There always seems to be projects we always procrastinate. I think many times we put things off in fear we will not complete the project or make it worse. I decided to replace the radiator and all the hoses in our old Mustang Saturday afternoon. As I disconnected all the hoses and removed the radiator, I realized I was removing an integral part of the of the Mustangs ability to function. I stood there and wiped the sweat from my forehead and wondered if my hands would be able to make her run again. It’s amazing that all the parts fit together and make time pass by. I sat down on the edge of the Mustang to drink some water and looked over at our flagpole. The flag was tired today and she just laid there. My mind wandered off to my dad and all the others that did their part to make sure we can fly her wherever we want. I thought about November 7, 2003, when my bride called to tell me her cousin Ben was shot down in Iraq. I remember that phone call and the tears I could not see but I could feel them. I remember that cold day we laid him to rest not far from the farm where he broke the earth, and the earth gave him a place to rest. A gold star now hangs in front of a window that was used to watch him get off the school bus.

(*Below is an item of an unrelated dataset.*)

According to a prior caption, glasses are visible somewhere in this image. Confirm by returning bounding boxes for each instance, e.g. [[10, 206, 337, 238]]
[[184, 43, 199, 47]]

I joined the Marine Corps at the age of 33. I was married, had a four-year degree, and a good job. Why? I just felt I was not doing enough to make the world better or maybe more tolerable. I needed to serve to make my life fit together. I honestly felt incomplete.
Most of us know someone who we lost in combat. We honor them today, but we should honor them every day. We also know plenty who served but they did not die in combat but a part of them did die. A part of them is lost in twisted metal, broken bones, blood that never seems to dry, a land that is not home, and a soul searching for hope. Our part is simple, to provide hope. It’s more than hanging an extra flag. It’s showing the families that lost someone in combat, or their someone that came home lost, that their sacrifice was well worth it. I can tell you firsthand that blood does dry, and metal does not seem so twisted. It’s showing them that even though a major part of their puzzle seems to be gone, or no longer fits, or no longer runs, there is hope. Hope costs nothing but a smile, a kind word, a gesture, or that hug that lasts a little longer. Hope heals.
To cousin Ben and all the others who served thank you from The Roadmap Company.